* begin EXTRACT TO READ *

# HTC Boot unlocker Available for Sprint



## bhdunn

See: http://htcdev.com/bootloader/

Sent from my Inspire 4G using RootzWiki Forums


----------



## dvlukno

Has anyone done this? Should I bother if I've already used AlphaRevX to do the job?


----------



## USSENTERNCC1701E

You actually cannot do this if you have alpha rev without rewriting your S-OFF bootloader with the latest OTA 1.50 HBOOT. And no, do not do that. The HTC Unlocked is still S-ON, and they'll register your phone's serial with a database of phones with voided manufacturer warranties.


----------



## bhdunn

"USSENTERNCC1701E said:


> You actually cannot do this if you have alpha rev without rewriting your S-OFF bootloader with the latest OTA 1.50 HBOOT. And no, do not do that. The HTC Unlocked is still S-ON, and they'll register your phone's serial with a database of phones with voided manufacturer warranties.


From HTC site:

" It is our responsibility to caution you that not all claims resulting or caused by or from the unlocking of the bootloader may be covered under warranty. Please note that unlocking your bootloader does not mean that you will be able to unlock the SIM lock. Unlocking your SIM lock is at the discretion of your operator/carrier and is not part of the bootloader unlocking scope."

* end EXTRACT TO READ *
* begin MATERIAL PROVIDED *

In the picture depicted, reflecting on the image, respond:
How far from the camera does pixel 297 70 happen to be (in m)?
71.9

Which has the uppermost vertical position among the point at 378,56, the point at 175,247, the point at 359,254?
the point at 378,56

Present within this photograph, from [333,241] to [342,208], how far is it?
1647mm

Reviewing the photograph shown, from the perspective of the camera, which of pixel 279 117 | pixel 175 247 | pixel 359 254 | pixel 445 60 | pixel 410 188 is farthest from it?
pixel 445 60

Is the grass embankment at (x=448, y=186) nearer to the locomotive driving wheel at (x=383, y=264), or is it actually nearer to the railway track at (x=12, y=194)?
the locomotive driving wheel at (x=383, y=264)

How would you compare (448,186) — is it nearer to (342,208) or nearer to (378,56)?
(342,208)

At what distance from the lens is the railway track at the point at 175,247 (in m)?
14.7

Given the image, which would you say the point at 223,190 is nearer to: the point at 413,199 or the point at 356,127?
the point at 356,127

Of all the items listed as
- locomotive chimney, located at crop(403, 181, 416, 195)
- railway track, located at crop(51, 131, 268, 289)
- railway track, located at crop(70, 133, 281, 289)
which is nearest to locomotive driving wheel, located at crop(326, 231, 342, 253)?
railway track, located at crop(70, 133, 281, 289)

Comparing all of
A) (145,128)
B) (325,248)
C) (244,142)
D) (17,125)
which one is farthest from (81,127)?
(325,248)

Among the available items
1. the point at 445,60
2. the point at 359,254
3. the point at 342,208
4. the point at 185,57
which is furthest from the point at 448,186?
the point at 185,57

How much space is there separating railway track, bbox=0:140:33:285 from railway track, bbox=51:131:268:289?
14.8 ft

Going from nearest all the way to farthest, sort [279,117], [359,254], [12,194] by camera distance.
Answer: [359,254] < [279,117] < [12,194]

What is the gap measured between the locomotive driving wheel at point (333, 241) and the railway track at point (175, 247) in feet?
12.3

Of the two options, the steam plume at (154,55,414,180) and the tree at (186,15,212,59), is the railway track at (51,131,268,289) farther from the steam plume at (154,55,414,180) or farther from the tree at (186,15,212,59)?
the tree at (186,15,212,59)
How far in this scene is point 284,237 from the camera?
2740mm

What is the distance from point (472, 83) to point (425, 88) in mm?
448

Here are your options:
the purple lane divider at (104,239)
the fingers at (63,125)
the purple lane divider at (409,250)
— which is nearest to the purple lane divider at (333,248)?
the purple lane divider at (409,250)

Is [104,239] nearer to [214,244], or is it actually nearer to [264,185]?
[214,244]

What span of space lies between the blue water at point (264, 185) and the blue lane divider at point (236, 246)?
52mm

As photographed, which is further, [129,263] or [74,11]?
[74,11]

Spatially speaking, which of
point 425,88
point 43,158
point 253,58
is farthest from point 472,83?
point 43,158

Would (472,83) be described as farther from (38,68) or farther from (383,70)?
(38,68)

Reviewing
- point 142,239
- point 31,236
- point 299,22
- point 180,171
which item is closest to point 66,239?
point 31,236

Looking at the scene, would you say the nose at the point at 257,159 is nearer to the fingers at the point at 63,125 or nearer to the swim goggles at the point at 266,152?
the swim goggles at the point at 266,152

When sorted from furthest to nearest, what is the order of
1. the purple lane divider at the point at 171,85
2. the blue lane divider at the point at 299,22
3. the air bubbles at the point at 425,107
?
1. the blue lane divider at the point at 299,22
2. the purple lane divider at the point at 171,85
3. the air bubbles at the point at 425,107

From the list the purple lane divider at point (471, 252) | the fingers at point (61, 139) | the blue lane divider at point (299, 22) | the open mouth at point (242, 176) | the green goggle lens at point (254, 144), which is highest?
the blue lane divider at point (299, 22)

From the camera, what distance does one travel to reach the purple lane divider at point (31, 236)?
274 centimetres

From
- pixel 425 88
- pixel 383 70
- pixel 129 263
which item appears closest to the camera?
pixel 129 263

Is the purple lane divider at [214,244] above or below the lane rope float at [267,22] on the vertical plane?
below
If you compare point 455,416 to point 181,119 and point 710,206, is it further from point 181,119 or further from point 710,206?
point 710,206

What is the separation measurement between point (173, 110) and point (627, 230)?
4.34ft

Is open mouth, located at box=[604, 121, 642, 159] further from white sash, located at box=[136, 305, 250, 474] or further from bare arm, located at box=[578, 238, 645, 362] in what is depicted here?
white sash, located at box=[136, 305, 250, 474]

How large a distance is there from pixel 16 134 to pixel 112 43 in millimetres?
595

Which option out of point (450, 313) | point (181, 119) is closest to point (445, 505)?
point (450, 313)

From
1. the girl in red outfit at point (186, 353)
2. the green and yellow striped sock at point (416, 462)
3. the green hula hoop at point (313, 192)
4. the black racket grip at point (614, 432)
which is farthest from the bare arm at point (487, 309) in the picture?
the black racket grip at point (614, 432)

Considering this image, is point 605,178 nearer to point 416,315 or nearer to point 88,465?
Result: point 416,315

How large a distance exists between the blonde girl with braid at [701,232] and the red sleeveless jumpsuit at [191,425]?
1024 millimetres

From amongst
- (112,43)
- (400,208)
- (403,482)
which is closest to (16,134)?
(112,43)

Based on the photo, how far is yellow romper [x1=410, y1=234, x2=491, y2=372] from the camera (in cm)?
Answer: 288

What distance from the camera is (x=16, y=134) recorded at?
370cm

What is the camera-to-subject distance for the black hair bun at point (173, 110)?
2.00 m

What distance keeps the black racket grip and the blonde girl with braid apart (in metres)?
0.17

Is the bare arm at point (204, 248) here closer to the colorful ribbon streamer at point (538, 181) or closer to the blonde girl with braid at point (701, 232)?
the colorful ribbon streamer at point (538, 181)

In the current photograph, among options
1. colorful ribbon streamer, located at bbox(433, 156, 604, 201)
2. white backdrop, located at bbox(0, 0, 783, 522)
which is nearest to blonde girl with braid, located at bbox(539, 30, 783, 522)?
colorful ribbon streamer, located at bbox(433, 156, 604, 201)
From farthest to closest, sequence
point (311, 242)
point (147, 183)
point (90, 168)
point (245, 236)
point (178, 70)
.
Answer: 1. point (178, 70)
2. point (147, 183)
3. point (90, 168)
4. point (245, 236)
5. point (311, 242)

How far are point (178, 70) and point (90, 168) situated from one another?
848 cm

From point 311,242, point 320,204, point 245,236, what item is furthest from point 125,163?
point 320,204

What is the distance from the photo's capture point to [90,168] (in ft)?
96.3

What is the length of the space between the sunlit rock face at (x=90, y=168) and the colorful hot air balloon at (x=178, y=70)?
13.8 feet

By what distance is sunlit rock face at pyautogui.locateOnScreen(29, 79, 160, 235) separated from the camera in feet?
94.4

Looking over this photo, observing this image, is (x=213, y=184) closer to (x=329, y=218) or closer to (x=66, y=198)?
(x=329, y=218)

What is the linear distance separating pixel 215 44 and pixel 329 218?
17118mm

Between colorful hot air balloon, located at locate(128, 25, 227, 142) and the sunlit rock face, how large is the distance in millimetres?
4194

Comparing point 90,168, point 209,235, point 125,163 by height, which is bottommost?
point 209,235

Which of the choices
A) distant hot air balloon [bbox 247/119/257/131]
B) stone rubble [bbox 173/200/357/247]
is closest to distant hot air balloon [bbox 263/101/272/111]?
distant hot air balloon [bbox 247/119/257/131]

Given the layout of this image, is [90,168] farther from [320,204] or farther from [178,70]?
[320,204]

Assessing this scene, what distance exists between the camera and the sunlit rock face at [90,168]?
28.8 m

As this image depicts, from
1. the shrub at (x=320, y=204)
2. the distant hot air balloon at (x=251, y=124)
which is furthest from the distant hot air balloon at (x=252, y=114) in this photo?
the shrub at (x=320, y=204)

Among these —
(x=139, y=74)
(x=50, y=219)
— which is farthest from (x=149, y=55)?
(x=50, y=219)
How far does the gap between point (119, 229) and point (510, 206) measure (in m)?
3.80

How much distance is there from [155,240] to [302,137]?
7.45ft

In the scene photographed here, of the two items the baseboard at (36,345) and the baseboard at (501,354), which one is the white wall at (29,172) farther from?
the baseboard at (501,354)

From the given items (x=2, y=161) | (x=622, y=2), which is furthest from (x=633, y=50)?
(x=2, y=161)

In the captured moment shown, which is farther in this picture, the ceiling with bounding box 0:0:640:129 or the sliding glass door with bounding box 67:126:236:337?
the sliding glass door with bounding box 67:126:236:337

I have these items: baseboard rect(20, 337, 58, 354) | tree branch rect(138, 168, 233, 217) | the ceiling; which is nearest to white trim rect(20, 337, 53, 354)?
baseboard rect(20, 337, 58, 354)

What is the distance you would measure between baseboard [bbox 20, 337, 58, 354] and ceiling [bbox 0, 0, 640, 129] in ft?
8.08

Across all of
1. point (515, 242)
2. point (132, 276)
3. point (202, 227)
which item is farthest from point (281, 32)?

* end MATERIAL PROVIDED *

WHAT YOU WILL DO:
**a)** Answer these about the forum thread on HTC's bootloader unlocker:
(i) From which phone was the first post sent?
(ii) What tool does dvlukno say was already used to do the job?
(iii) In the passage quoted from the HTC site, at whose discretion is unlocking the SIM lock?
**b)** Carry on the forum thread on HTC's bootloader unlocker past its final post.
The material can be left aside.

WRITTEN RESPONSES:
**a)**
(i) An Inspire 4G.
(ii) AlphaRevX.
(iii) The operator/carrier.

**b)**
Translation: warranty may be denied, not will be denied.


----------



## USSENTERNCC1701E

bhdunn said:


> From HTC site:





> Credits
> 
> Revolutionary was brought to you by (in no particular order):
> 
> Koush Dutta • Kenny Millington • Joshua Wise • Ryan Pearl • Adam Glasgall • Matt Mastracci • Sen Verbrugge • Michael Sullivan • Matthew Fogle • The mysterious 0xf4b • Eric Smaxwill


Note the lack of HTC involvement in Revolutionary, draw your own conclusions.


----------



## lmbebo

HI

any word if they are working on an update to hboot 1.5?


----------



## busventinc

"lmbebo said:


> HI
> 
> any word if they are working on an update to hboot 1.5?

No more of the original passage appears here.